UF : Il a récemment été évoqué la nécessité d’une enveloppe supplémentaire de 800 millions d’euros pour déployer les dernières prises (les 3 millions les plus complexes et les plus coûteuses). Comment expliquer le coût inférieur aux 1,2 à 1,5 milliard estimés précédemment ?
Effectivement, depuis les premières estimations gouvernementales réalisées à l’époque par le ministre Jacques Mézard, les données ont changé. L’introduction du dispositif AMEL permet de reporter une partie de l’effort de financement initial par les opérateurs privés, avec néanmoins une perte de propriété du réseau pour les collectivités locales ayant fait ce choix. Et dans le même temps, l’industrialisation du déploiement a naturellement généré des économies.
UF : D’ailleurs, quelles solutions existent-ils pour les foyers les plus compliquées à desservir ?
D’après nos estimations, au-delà de 2022, 2,2 millions de foyers auront besoin de mix technologique. Seuls le THD radio et le satellite permettront de leur apporter du très haut débit.
UF : Pensez-vous que les réseaux THD radio, pour laquelle l’ARCEP a récemment lancé une consultation publique, en vue d’identifier les projets bien avancés et de prolonger son guichet, pourrait suffire à compléter la technologie fibre optique ?
Oui, mais la prolongation du guichet ne se fera que pour les collectivités qui auront un projet bien avancé, sachant que l’Arcep a confirmé avoir l’intention de clôturer le dépôt des dossiers AMEL au 15 juin, c’est demain.
UF : Au regard de la situation actuelle et des prévisions, peut-on encore dire que la France est en retard en matière d’Internet très haut débit ?
La France est le pays qui déploie actuellement, ramené à sa population, le plus de prises au monde.

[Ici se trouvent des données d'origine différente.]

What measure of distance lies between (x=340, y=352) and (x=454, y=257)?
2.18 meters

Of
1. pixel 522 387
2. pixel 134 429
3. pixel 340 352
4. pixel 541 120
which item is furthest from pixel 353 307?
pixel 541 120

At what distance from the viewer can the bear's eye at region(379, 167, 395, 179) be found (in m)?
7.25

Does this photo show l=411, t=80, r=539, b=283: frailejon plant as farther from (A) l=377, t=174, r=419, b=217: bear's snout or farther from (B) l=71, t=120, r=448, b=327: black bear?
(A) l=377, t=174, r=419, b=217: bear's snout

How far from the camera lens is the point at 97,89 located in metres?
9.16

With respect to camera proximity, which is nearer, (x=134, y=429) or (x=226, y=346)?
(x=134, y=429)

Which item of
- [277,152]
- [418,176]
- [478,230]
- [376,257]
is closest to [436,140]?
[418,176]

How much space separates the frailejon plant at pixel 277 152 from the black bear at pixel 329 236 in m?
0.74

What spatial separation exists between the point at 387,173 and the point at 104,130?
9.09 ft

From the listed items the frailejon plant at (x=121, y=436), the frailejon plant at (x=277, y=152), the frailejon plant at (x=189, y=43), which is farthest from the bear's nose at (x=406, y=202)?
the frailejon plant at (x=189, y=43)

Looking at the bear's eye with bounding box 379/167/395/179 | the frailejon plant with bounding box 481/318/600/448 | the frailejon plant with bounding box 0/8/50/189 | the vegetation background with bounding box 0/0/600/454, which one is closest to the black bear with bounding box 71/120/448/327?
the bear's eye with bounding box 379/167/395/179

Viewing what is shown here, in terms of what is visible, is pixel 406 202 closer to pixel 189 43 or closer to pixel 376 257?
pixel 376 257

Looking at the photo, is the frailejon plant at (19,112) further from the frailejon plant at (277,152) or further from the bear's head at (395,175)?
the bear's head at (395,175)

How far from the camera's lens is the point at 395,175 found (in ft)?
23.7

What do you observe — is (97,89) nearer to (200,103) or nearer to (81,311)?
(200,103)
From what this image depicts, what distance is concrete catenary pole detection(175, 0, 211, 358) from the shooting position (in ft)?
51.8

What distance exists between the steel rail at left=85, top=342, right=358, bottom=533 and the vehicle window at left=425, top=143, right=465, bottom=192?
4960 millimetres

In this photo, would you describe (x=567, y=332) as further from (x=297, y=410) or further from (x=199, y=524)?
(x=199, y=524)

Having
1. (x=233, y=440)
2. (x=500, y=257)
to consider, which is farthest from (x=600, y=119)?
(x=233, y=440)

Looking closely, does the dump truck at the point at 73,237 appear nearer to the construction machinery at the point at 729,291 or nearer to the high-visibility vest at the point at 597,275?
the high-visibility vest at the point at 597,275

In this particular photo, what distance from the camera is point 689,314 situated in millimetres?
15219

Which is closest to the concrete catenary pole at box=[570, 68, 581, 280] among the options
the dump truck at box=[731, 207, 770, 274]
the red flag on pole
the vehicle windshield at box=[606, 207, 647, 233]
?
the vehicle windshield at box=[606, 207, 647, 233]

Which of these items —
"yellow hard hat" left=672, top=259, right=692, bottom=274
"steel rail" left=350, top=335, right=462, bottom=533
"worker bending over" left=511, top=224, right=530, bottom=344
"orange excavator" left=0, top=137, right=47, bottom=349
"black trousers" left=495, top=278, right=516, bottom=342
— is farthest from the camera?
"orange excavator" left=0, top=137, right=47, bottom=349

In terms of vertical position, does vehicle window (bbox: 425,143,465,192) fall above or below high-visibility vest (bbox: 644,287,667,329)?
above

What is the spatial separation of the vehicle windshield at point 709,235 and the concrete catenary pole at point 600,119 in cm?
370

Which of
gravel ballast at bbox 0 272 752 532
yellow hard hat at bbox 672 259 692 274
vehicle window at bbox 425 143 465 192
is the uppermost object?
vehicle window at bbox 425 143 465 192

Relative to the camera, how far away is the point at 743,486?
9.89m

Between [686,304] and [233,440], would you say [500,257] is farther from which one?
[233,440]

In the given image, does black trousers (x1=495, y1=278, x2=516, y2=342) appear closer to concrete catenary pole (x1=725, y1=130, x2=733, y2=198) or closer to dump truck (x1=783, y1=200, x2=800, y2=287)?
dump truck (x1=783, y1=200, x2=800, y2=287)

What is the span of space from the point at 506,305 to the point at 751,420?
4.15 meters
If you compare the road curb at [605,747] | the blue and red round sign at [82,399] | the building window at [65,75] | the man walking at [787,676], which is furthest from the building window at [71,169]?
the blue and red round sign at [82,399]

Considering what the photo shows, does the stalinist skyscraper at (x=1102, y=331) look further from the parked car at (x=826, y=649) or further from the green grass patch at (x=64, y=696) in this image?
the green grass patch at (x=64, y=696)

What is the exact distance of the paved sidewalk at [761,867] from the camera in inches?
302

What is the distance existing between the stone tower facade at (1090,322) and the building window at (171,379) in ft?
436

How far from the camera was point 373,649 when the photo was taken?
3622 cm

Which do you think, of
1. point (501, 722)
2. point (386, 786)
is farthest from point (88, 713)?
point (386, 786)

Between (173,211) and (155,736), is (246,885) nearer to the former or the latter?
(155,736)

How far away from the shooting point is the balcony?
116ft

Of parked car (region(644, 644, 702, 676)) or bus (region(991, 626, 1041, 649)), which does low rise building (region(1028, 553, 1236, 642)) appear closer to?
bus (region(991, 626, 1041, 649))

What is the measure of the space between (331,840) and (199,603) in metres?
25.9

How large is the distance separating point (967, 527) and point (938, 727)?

Nous serons en 2025 le pays le plus équipé du monde, exception faite des cités états bien entendu.
Cette expertise développée collectivement et par toute une filière doit être mise au service d’autres déploiements nationaux. Cela permettra également de pérenniser notre filière. C’est un enjeu pour lequel InfraNum déploie beaucoup d’énergie et entend s’appuyer sur l’État et l’outil Comité Stratégique de Filière (CSF).
UF : Free fait-il, selon vous, partie des bons élèves en matière de déploiement commercialisation du très haut débit ?
Free est commercialement très efficace dans son arrivée sur les RIP parce qu’il sait dédier les ressources nécessaires, directement sur le terrain et avec la bonne approche humaine (souplesse et forte attention portée aux clients, pour les prises de rdv par exemple…).
UF : Free n’a pas encore signé avec les opérateurs d’infrastructures comme par exemple TDF et SFR Collectivités pour proposer ses offres fibre optique. Quand pensez-vous qu’un accord pourrait être signé ?
Je ne vois pas pourquoi ça ne se ferait pas. Et la fin de l’année me paraît imaginable.
UF : Une question enfin que peuvent se poser les abonnés : comment expliquer le délai entre la signature de Free avec un opérateur d’infrastructures et son arrivée au compte-gouttes sur ses RIP ? Est-ce pareil avec les autres opérateurs ?
Tous les opérateurs sont confrontés aux mêmes délais. La signature ne vaut pas mise en place des process. Elle indique que les conditions d’interfaçage des systèmes d’Information sont techniquement faisables et en cours d’installation. Toutefois, reste à mettre "la machine en route", et à assurer le marketing qui en découle.